The Hazard of Impression and Self-Report ── We Measure Only Demonstrated Behavior

When we evaluate people, the least reliable inputs are impression and self-report. "She is excellent" and "I am an L4" drift in meaning depending on who says them and who hears them — much as saying a dish "tastes good" leaves open what exactly is good about it. To cut off this wobble, this series narrows what we measure to a single point: not the ability someone holds, not the results they posted, but only the behavior they actually demonstrated. Part 1 explains, plainly and in line with the source's rules, why this narrowing is what makes a level genuinely measurable.

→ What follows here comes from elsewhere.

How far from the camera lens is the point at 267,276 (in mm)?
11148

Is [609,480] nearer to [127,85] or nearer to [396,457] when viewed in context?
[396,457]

Why "excellent" cannot be measured

Words about a material reviewer's skill (the reviewer who checks whether ads and promotional materials meet regulations) usually start from the conclusion: "Her risk detection is sharp," "I can already judge from principles." Each may be true inside the speaker, but neither works as evaluation material. The same word "sharp" means, to one person, "never missing a wording violation," and to another, "seeing through how a chart is dressed up to mislead." When the same word points to different things, two evaluations cannot line up — just as "good communicator" on an interview sheet means something different to each interviewer.

Self-report has the same weakness. "I am an L4" tells you how accurate the person's self-image is, not the skill they can actually deliver. The calibration gap Δ ── the gap between self-rating and reality, treated in a later part ── is exactly the mechanism that records this self-image error in a separate column and never mixes it into the value of skill itself. So at the very start, the foundation of evaluation must be lifted off "report."

Why do this? Unless we measure with the same stick, evaluations in Tokyo and London cannot even be compared. Build evaluation on words and impressions, and it ends up turning on who said it.

Narrowing what we measure to behavior actually performed

The source's idea is simple. We measure neither the ability held nor the outcomes, but only behavior actually demonstrated (called "behavioral evidence" ── proof that something was done). The basis is a clear finding from behavioral science: how a person acted in the past best predicts how they will act in the future. However much motivation, character, or latent ability is discussed, if it has not shown up as behavior, it is not counted as evidence.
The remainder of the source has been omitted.